What to work on: Can you reproduce all of the data below line for line, without changing a single character?
--- Start of Material ---
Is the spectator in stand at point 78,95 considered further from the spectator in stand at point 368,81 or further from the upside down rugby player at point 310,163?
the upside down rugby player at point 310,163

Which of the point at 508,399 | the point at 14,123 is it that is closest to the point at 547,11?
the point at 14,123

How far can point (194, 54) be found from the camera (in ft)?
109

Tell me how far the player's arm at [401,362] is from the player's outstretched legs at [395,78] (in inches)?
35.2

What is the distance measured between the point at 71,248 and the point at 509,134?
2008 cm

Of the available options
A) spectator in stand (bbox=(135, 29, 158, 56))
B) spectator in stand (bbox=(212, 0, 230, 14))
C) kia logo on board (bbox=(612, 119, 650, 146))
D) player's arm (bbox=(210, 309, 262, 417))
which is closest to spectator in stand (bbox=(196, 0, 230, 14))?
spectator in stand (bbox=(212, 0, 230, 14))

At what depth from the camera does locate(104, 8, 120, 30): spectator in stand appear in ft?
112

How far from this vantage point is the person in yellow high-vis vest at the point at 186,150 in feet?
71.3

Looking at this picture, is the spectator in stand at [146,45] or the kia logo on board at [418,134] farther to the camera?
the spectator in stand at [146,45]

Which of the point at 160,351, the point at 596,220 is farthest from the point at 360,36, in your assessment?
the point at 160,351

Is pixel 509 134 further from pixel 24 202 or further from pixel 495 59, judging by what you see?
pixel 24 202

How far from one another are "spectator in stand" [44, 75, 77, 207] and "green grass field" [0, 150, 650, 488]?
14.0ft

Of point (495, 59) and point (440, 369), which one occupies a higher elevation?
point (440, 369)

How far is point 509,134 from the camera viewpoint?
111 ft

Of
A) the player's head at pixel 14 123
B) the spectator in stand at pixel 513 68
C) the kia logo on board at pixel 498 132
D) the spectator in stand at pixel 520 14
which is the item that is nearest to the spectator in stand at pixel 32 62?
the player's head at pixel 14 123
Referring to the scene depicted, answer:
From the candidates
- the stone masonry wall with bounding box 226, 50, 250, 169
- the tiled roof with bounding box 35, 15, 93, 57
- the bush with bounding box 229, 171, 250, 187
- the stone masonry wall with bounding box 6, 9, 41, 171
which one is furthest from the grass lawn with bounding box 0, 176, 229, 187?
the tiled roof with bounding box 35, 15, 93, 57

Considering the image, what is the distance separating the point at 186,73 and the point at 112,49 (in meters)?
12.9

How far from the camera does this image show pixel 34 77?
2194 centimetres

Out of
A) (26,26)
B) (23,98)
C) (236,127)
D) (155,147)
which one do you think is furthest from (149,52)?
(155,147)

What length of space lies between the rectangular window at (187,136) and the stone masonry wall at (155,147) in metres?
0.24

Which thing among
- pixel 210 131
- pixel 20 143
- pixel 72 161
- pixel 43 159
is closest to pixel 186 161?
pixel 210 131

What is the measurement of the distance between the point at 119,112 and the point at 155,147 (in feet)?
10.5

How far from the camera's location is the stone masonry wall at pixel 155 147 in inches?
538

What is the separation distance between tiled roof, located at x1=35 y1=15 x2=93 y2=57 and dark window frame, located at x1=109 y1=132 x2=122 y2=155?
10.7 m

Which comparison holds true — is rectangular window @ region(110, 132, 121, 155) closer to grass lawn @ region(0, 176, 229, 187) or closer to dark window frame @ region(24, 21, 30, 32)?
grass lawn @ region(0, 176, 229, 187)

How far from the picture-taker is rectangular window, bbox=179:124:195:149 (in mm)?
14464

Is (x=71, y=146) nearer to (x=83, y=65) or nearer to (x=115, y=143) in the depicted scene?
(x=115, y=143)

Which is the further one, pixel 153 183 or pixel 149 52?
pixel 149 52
--- End of Material ---
Solution below:
Is the spectator in stand at point 78,95 considered further from the spectator in stand at point 368,81 or further from the upside down rugby player at point 310,163?
the upside down rugby player at point 310,163

Which of the point at 508,399 | the point at 14,123 is it that is closest to the point at 547,11?
the point at 14,123

How far can point (194, 54) be found from the camera (in ft)?
109

Tell me how far the player's arm at [401,362] is from the player's outstretched legs at [395,78] (in inches)?
35.2

What is the distance measured between the point at 71,248 and the point at 509,134?
2008 cm

Of the available options
A) spectator in stand (bbox=(135, 29, 158, 56))
B) spectator in stand (bbox=(212, 0, 230, 14))
C) kia logo on board (bbox=(612, 119, 650, 146))
D) player's arm (bbox=(210, 309, 262, 417))
which is closest to spectator in stand (bbox=(196, 0, 230, 14))?
spectator in stand (bbox=(212, 0, 230, 14))

At what depth from the camera does locate(104, 8, 120, 30): spectator in stand appear in ft?
112

How far from this vantage point is the person in yellow high-vis vest at the point at 186,150 in feet?
71.3

Looking at this picture, is the spectator in stand at [146,45] or the kia logo on board at [418,134] farther to the camera?
the spectator in stand at [146,45]

Which of the point at 160,351, the point at 596,220 is farthest from the point at 360,36, in your assessment?
the point at 160,351

Is pixel 509 134 further from pixel 24 202 or further from pixel 495 59, judging by what you see?
pixel 24 202

How far from one another are "spectator in stand" [44, 75, 77, 207] and "green grass field" [0, 150, 650, 488]?
14.0ft

Of point (495, 59) and point (440, 369), which one occupies a higher elevation?
point (440, 369)

How far is point 509,134 from the camera viewpoint?
111 ft

Of
A) the player's head at pixel 14 123
B) the spectator in stand at pixel 513 68
C) the kia logo on board at pixel 498 132
D) the spectator in stand at pixel 520 14
which is the item that is nearest to the spectator in stand at pixel 32 62?
the player's head at pixel 14 123
Referring to the scene depicted, answer:
From the candidates
- the stone masonry wall with bounding box 226, 50, 250, 169
- the tiled roof with bounding box 35, 15, 93, 57
- the bush with bounding box 229, 171, 250, 187
- the stone masonry wall with bounding box 6, 9, 41, 171
which one is furthest from the grass lawn with bounding box 0, 176, 229, 187?
the tiled roof with bounding box 35, 15, 93, 57

Considering the image, what is the distance separating the point at 186,73 and the point at 112,49 (in meters)?
12.9

How far from the camera does this image show pixel 34 77?
2194 centimetres

Out of
A) (26,26)
B) (23,98)
C) (236,127)
D) (155,147)
which one do you think is furthest from (149,52)?
(155,147)

What length of space lies between the rectangular window at (187,136) and the stone masonry wall at (155,147) in metres?
0.24

Which thing among
- pixel 210 131
- pixel 20 143
- pixel 72 161
- pixel 43 159
is closest to pixel 186 161?
pixel 210 131

What is the measurement of the distance between the point at 119,112 and the point at 155,147 (in feet)?
10.5

How far from the camera's location is the stone masonry wall at pixel 155 147 in inches?
538

What is the separation distance between tiled roof, located at x1=35 y1=15 x2=93 y2=57 and dark window frame, located at x1=109 y1=132 x2=122 y2=155?
10.7 m

Which comparison holds true — is rectangular window @ region(110, 132, 121, 155) closer to grass lawn @ region(0, 176, 229, 187) or closer to dark window frame @ region(24, 21, 30, 32)?
grass lawn @ region(0, 176, 229, 187)

How far from the picture-taker is rectangular window, bbox=179:124:195:149 (in mm)?
14464

Is (x=71, y=146) nearer to (x=83, y=65) or nearer to (x=115, y=143) in the depicted scene?
(x=115, y=143)

Which is the further one, pixel 153 183 or pixel 149 52?
pixel 149 52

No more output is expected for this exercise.